[Slide chart reasoning data]
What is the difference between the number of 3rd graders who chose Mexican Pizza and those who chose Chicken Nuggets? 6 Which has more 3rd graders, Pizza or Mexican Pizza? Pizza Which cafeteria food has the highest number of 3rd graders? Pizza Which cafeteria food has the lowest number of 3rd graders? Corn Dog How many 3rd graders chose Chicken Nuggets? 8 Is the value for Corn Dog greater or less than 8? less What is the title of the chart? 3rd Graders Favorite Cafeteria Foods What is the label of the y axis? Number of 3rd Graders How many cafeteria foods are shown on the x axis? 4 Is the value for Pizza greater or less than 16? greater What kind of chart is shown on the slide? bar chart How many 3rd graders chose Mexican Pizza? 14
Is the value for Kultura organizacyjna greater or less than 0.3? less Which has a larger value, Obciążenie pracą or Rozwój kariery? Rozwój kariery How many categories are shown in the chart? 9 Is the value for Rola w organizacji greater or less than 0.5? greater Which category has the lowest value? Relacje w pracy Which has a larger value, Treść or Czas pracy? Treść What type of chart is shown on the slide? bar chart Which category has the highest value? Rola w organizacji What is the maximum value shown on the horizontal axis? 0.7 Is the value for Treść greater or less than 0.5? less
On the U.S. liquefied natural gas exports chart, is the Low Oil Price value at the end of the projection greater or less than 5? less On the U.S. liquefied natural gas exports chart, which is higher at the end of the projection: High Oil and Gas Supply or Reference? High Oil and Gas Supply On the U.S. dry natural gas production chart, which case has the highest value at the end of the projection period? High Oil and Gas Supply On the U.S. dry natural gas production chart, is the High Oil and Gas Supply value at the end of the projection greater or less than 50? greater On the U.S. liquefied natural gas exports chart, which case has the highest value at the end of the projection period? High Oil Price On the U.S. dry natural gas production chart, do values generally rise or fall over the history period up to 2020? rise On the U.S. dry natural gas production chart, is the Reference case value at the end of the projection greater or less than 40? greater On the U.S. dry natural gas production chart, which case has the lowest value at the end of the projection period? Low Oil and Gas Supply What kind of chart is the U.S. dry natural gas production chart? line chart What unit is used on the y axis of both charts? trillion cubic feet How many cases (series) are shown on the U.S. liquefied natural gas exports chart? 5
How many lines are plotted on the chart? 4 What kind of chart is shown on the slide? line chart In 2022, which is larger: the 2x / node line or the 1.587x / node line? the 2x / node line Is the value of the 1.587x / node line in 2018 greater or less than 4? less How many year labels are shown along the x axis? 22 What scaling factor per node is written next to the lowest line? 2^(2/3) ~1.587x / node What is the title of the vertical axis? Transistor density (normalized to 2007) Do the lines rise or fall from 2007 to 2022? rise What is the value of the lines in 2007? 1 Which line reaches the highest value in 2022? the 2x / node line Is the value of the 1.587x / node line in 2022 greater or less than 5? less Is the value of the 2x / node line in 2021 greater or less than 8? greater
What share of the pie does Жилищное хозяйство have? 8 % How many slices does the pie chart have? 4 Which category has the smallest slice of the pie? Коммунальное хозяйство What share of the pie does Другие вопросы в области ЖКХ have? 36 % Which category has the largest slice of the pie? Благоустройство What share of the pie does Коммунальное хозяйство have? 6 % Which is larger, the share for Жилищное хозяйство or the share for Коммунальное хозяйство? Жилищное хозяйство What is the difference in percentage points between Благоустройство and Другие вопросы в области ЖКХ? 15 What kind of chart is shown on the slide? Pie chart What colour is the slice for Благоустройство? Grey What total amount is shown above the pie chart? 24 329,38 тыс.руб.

Requirement
Update the items from the first line through the line containing "Is the value for Kultura", inclusive, by changing "Mexican Pizza" to "Taco Pizza" and leaving everything else unchanged. Return only those lines.

Exercise output
What is the difference between the number of 3rd graders who chose Taco Pizza and those who chose Chicken Nuggets? 6 Which has more 3rd graders, Pizza or Taco Pizza? Pizza Which cafeteria food has the highest number of 3rd graders? Pizza Which cafeteria food has the lowest number of 3rd graders? Corn Dog How many 3rd graders chose Chicken Nuggets? 8 Is the value for Corn Dog greater or less than 8? less What is the title of the chart? 3rd Graders Favorite Cafeteria Foods What is the label of the y axis? Number of 3rd Graders How many cafeteria foods are shown on the x axis? 4 Is the value for Pizza greater or less than 16? greater What kind of chart is shown on the slide? bar chart How many 3rd graders chose Taco Pizza? 14
Is the value for Kultura organizacyjna greater or less than 0.3? less Which has a larger value, Obciążenie pracą or Rozwój kariery? Rozwój kariery How many categories are shown in the chart? 9 Is the value for Rola w organizacji greater or less than 0.5? greater Which category has the lowest value? Relacje w pracy Which has a larger value, Treść or Czas pracy? Treść What type of chart is shown on the slide? bar chart Which category has the highest value? Rola w organizacji What is the maximum value shown on the horizontal axis? 0.7 Is the value for Treść greater or less than 0.5? less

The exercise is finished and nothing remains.